Monday, February 9, 2015

week two

I've been here a little over a week. It feels like much, much longer. Which I suppose is understandable, given the dramatic changes my life has undertaken in that amount of time. I am still having moments where I look around and ask myself "What am I doing with my life?" The concept of up and moving to another country for four months is very strange in some ways.

The good news about this week is that we only have four days of classes. Early (early early) Friday morning we leave for a quick field-trip to I'm-not-sure-where. But it apparently involves a chocolate farm, consumption of large quantities of chocolate, sloths, and some type of forest-walk. So I'm excited.

Most of my program is built around the completion of an independent resarch project that each students designs, carries out, and writes up with the help of an advisor on a topic of their choosing.
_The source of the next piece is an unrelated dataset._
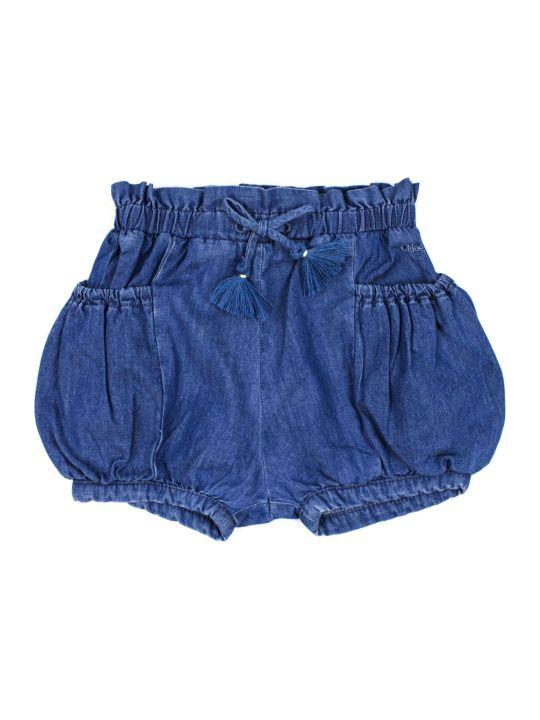 Chloé Blue Cotton Drawstring Denim Shorts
The first draft of our proposal is due Thursday, which I was fine with, until I looked at the example one and saw that it's 14 pages. ack. Little confused about how we're supposed to go from our first five sources due tomorrow to a draft two days later, but whatever.

It's raining. Which is apparently very strange because it's summer here and never rains this early. I'm just hoping I won't get too wet this week on my walks to and from school.

Spanish is harder than it was the first week. The first week was mostly me being super excited that my Spanish was actually passable. That I could communicate with people. But now that we've talked about the easy, simple things, it's harder. Even in English, I am generally a pretty quiet person except with the people I know really well. In Spanish, I struggle to come up with things to say, and then simplify them back to tenses and constructions that will be comprehensible outside of my brain. It's hard to have a censor on myself like that.

But then I come here and I talk to friends and family and the wonderful world of the internet. Which is helping to keep me sane, but I can also feel how it disrupts my Spanish. Once I'm thinking in English, it takes my brain a little bit to transition back into Spanish. I'm not going to give it up, but the balance between the two is definitely on my mind.